With the MSI card, you’re getting the company’s Tri Frozr 2 thermal design with custom fans that directly focus the air pressure, along with crafted heat pipes and a full-length heat sink with better airflow deflectors. In general, fans won’t spin if the card is operating under a specific temperature, and MSI also gives gamers control over cooling settings through software. Gamers looking for a bit of extra oomph will appreciate that this card comes with RGB Mystic Light on the shroud and side.
Galax RTX 3060 EX
The Galax variant comes with a custom design — including nonstandard PCB — and higher-quality components than standard variants of the RTX 3060, according to Wccftech. With this card, you’re getting the same base speeds as other variants, and an elevated boost speed of 1807 MHz that can be pushed to 1822 MHz with the Xtreme Tuner software. Like the EVGA design, the Galax uses two fans to cool, and it comes in a two-slot design, making it less tall than the MSI version. You’re getting an attractive card with more aggressive aesthetics than a standard RTX 3060, along with RGB backlighting, but the publication noted that this is an uplift rather than a more premium design compared to the MSI. Compared to standard cards, you do get a backplate here for better heat dissipation and a quiet fan design that turns off when temperatures drop below a certain threshold.

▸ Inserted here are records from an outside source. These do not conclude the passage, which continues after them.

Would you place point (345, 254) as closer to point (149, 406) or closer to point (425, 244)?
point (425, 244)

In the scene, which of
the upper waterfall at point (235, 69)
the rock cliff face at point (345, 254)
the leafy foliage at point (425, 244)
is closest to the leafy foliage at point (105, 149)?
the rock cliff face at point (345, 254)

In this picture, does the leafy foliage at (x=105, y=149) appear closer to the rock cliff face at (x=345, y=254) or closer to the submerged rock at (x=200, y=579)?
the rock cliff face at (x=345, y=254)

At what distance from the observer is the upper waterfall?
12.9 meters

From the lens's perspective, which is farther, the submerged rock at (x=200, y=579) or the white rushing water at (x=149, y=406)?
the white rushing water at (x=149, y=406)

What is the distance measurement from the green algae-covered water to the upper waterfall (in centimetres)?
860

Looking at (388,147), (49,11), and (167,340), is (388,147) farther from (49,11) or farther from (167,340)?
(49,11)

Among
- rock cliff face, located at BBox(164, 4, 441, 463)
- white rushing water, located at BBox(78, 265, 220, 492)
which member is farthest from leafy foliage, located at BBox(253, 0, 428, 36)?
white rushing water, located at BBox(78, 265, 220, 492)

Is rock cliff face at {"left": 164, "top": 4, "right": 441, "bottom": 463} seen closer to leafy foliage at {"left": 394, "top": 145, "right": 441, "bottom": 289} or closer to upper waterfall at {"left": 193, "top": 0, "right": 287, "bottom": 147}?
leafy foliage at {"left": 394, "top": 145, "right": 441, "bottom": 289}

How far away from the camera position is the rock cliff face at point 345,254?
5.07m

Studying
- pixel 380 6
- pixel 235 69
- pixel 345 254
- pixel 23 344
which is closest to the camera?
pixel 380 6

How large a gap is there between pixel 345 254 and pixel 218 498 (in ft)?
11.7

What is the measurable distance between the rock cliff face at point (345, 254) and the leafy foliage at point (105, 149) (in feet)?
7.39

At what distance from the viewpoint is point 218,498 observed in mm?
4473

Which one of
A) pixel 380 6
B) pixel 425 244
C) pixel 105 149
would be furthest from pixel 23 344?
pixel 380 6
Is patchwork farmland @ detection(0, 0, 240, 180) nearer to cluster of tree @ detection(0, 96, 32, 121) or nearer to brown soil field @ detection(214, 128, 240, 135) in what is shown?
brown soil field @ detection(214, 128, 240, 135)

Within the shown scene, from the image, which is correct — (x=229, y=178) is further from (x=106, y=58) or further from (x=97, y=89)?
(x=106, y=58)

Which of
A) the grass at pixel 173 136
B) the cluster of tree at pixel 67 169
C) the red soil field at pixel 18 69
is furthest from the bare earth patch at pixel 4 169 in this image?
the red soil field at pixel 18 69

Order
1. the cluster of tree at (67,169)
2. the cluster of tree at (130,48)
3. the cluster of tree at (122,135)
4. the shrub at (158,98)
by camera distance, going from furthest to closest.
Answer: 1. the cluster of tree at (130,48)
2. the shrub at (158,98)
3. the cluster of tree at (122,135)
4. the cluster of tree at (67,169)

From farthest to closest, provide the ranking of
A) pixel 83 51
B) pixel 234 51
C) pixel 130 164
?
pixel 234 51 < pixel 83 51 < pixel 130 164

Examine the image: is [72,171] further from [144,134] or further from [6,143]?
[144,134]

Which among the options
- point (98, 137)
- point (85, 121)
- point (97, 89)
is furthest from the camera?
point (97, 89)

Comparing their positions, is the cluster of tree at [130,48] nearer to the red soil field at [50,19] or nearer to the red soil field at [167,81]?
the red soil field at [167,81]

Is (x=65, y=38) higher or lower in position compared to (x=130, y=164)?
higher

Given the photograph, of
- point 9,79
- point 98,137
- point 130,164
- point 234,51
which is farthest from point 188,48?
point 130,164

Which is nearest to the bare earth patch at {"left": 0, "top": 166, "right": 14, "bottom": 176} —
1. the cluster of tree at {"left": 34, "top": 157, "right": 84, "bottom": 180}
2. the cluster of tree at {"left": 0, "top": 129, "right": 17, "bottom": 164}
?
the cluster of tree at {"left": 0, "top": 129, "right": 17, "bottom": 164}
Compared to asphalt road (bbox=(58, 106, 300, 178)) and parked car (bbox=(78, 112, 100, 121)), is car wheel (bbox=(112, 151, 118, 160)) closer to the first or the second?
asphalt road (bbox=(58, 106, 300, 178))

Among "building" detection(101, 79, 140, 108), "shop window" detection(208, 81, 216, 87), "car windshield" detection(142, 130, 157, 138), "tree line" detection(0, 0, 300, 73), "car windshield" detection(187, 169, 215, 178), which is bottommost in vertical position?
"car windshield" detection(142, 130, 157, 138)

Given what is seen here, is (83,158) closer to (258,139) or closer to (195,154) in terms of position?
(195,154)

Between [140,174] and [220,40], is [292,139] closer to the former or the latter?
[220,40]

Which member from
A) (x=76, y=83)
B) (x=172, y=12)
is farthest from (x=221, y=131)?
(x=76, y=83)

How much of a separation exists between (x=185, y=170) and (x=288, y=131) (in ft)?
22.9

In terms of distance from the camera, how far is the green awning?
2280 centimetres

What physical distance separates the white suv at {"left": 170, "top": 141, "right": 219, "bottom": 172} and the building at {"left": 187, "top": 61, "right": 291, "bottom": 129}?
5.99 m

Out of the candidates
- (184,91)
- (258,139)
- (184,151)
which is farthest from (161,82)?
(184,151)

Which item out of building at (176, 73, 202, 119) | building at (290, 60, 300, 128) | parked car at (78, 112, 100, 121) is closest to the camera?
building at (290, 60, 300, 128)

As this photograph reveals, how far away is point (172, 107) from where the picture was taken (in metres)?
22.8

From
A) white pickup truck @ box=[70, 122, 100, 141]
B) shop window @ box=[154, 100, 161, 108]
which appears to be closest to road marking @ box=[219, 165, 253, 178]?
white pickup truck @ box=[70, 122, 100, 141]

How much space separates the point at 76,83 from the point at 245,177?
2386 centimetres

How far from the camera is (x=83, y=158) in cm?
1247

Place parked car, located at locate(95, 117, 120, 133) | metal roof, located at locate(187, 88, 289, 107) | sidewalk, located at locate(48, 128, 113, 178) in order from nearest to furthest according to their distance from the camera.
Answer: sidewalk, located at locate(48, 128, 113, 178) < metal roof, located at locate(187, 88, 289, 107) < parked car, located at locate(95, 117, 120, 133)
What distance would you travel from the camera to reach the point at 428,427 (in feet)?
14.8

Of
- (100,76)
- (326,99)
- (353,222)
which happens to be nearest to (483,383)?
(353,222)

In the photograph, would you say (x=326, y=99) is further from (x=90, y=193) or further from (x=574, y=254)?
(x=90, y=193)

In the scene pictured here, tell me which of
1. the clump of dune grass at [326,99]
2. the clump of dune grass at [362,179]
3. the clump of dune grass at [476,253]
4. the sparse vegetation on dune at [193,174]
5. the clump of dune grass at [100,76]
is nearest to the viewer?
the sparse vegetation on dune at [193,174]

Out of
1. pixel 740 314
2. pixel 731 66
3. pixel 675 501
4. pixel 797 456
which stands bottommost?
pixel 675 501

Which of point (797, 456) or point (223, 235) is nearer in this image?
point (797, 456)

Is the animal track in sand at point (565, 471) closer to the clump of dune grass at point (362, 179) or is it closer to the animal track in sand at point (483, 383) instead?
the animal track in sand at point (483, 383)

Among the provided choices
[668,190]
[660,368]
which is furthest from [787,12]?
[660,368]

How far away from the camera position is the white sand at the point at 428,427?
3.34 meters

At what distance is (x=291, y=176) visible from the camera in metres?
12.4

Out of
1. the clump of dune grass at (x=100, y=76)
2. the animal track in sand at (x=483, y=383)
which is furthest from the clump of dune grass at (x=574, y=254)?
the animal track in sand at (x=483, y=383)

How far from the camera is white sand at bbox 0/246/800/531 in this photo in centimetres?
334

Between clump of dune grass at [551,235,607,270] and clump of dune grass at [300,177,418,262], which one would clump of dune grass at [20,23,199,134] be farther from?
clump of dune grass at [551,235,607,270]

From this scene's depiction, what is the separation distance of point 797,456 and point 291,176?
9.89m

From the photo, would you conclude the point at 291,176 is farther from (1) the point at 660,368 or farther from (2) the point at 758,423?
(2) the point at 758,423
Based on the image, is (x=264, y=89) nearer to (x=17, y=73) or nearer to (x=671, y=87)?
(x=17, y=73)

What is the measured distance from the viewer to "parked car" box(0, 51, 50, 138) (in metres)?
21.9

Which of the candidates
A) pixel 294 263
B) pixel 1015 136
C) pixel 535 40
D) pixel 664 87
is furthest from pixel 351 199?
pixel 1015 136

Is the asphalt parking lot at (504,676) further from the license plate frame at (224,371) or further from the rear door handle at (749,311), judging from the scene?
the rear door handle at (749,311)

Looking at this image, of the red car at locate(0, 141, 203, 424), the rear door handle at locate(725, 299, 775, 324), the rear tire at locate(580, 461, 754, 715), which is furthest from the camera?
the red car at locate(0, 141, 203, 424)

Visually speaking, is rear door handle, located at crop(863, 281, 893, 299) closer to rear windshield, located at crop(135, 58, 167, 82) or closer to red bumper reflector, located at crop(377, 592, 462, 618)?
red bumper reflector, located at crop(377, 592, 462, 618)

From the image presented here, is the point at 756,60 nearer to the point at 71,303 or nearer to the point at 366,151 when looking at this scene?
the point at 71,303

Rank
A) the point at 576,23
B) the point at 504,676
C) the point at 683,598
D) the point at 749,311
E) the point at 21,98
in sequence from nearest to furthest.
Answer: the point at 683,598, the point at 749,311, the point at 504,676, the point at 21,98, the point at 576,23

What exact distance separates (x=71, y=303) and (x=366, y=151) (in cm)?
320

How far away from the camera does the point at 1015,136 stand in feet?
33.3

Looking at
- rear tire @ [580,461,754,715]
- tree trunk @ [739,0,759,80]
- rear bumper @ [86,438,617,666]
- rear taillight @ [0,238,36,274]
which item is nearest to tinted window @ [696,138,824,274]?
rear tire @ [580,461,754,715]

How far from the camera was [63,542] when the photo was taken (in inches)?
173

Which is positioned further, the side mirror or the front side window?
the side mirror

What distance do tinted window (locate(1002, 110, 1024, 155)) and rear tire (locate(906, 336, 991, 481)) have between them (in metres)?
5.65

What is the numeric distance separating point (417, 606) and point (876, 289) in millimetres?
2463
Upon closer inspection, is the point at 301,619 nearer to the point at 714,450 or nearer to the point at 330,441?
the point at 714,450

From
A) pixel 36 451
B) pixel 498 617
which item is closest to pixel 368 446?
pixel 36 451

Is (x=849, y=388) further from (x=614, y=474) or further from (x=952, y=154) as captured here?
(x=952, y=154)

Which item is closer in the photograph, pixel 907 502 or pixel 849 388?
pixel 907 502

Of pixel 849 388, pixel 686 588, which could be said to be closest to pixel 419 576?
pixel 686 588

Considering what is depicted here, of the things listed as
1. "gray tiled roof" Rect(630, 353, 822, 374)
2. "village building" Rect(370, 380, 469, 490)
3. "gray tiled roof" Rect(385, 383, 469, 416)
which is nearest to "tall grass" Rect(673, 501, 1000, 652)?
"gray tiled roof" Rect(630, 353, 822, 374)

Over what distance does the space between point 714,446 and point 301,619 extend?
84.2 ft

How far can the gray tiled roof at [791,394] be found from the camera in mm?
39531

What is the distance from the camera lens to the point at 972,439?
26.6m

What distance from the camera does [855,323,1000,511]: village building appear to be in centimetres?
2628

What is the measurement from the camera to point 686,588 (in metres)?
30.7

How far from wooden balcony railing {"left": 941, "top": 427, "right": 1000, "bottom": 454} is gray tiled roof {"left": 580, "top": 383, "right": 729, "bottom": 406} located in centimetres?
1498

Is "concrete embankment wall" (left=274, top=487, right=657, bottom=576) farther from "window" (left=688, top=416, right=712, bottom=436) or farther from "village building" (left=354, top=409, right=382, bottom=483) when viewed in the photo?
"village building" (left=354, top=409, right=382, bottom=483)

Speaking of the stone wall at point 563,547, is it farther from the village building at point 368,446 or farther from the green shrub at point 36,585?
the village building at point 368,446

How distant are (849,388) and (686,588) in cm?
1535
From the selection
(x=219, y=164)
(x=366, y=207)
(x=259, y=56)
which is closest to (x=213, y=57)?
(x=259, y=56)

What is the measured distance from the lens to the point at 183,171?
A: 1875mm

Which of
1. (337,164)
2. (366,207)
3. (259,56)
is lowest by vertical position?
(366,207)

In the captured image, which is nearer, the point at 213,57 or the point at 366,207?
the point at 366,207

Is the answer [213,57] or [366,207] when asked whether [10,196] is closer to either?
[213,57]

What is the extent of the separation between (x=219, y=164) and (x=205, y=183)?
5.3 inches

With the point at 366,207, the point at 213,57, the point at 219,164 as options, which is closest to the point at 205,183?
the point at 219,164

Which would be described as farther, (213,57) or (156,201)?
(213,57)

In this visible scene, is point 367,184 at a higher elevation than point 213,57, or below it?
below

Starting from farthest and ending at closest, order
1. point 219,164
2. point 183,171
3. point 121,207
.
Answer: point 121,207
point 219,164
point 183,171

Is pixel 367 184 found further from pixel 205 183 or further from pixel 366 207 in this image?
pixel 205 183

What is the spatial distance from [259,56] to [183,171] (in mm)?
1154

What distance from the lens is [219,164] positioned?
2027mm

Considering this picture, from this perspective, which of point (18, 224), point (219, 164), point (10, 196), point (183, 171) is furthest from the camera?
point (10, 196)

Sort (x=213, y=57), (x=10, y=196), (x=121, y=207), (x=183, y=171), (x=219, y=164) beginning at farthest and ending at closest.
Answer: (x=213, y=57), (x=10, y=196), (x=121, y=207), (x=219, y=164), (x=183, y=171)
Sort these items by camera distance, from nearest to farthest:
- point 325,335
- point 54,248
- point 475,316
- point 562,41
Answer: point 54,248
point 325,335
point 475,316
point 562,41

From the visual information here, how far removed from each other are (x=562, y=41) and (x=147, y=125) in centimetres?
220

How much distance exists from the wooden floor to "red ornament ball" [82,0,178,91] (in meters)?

The Galax’s standard height makes it more versatile in smaller or cramped towers than the larger MSI Gaming X Trio, and performance and power consumption between both cards appear very similar in Wccftech’s review, which noted that the differences in frame rates were not noticeable at 1080p, 1440p, and 2160p gaming resolutions in a number of titles. The publication alos observed that both the MSI and Galax cards are better performers than the prior-generation RTX 2060 that they replace.
If you’re interested in any of the RTX 3060 cards, be sure to order early and frequently check in with your favorite retailers to be learn when new inventory arrives. With the GPU shortage, this card’s affordable price-to-performance ratio makes it a great buy, and it’s expected to be hard to find. In fact, prior to the release of the card, the RTX 3060’s prices were already climbing at some major retailers.